[Begin Data for the task]
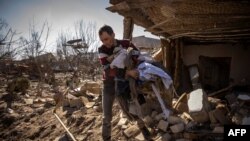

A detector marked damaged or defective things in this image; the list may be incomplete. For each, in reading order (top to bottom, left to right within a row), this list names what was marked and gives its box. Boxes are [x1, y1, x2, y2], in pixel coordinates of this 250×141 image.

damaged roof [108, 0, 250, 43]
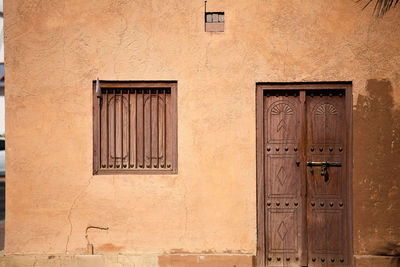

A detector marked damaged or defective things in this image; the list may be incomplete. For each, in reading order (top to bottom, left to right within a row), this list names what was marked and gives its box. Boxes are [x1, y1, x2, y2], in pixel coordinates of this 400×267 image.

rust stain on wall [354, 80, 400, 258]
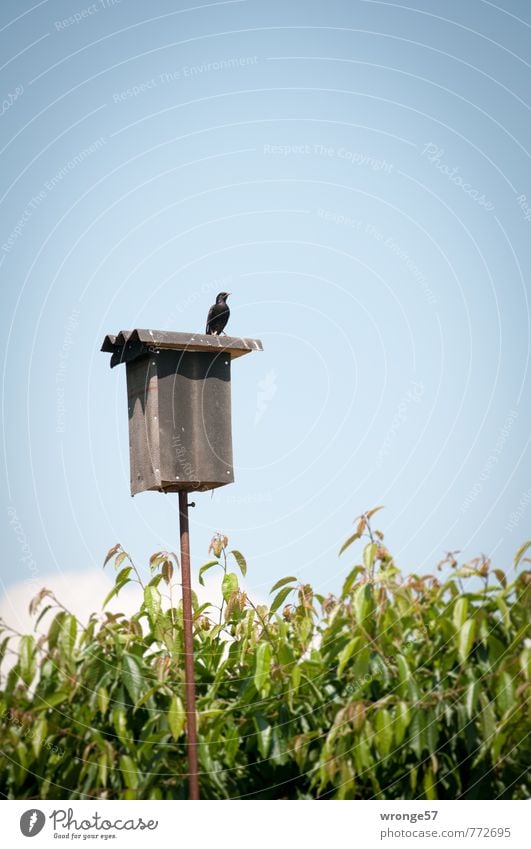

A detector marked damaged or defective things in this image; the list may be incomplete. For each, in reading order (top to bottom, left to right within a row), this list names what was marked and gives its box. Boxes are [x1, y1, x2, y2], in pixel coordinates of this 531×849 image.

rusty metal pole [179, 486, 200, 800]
[End Data for the task]
[Begin Data for the task]
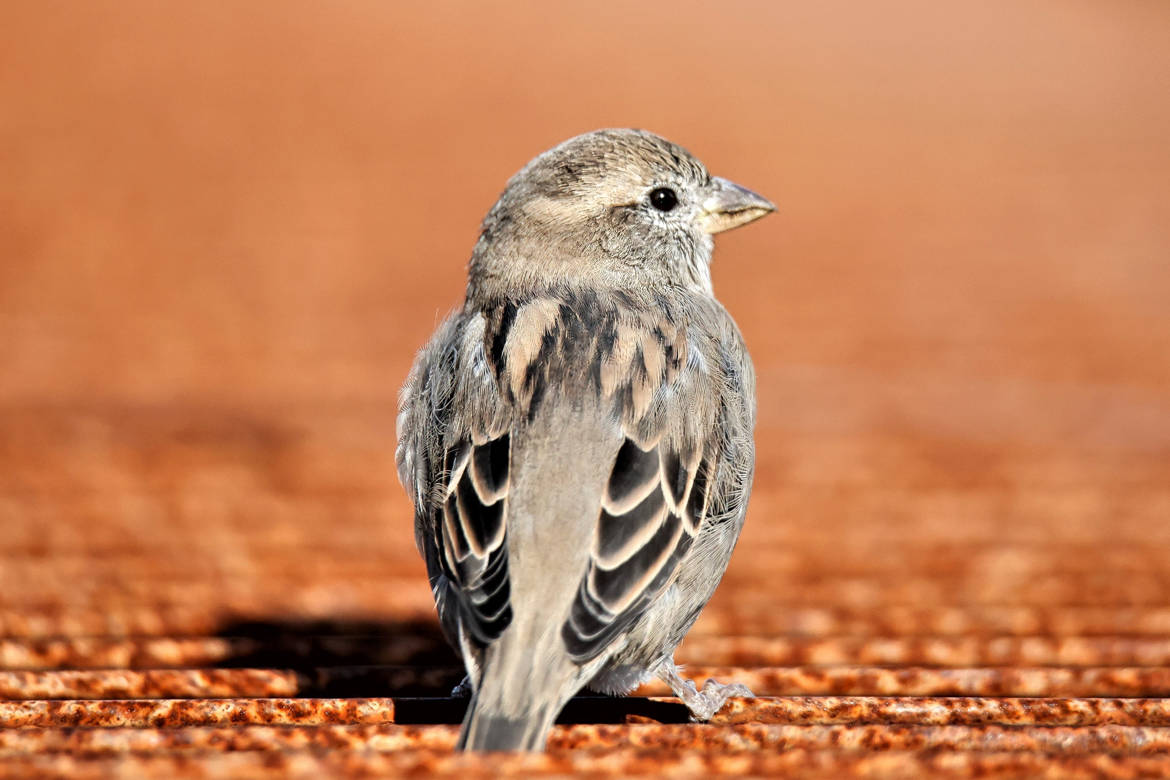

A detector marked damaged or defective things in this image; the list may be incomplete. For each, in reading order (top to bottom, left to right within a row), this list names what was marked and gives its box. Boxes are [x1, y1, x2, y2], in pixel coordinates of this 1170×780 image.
[End Data for the task]
[Begin Data for the task]
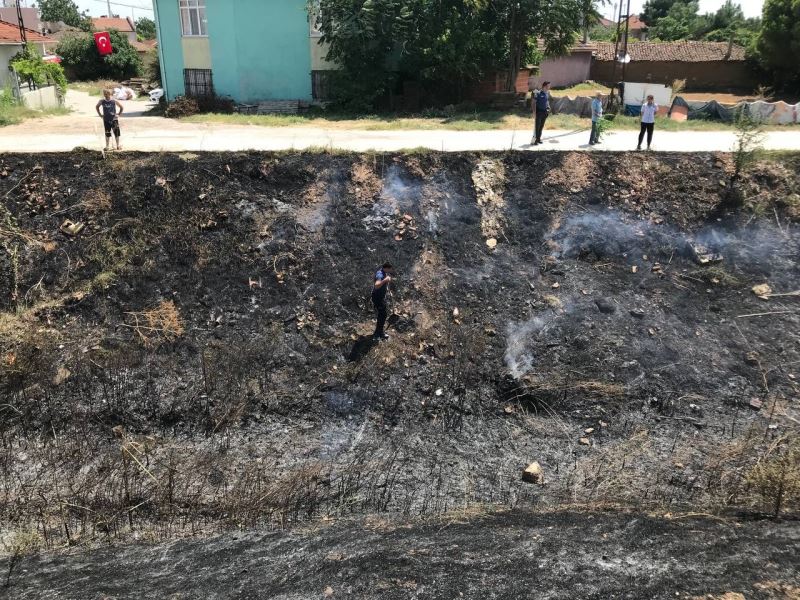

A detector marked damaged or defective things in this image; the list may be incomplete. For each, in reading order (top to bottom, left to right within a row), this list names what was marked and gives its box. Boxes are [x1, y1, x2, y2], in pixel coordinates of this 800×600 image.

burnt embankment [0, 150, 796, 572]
[End Data for the task]
* [Written request]
Please copy the lines above exactly, from the line containing "this 400×267 image." through the line containing "rust stain on wall [354, 80, 400, 258]", including both of those lines.

* [Result for this exercise]
A detector marked damaged or defective things in this image; the list may be incomplete. For each, in reading order (top to bottom, left to right within a row), this list names what was marked and gives its box. Boxes are [x1, y1, x2, y2], in pixel coordinates of this 400×267 image.

rust stain on wall [354, 80, 400, 258]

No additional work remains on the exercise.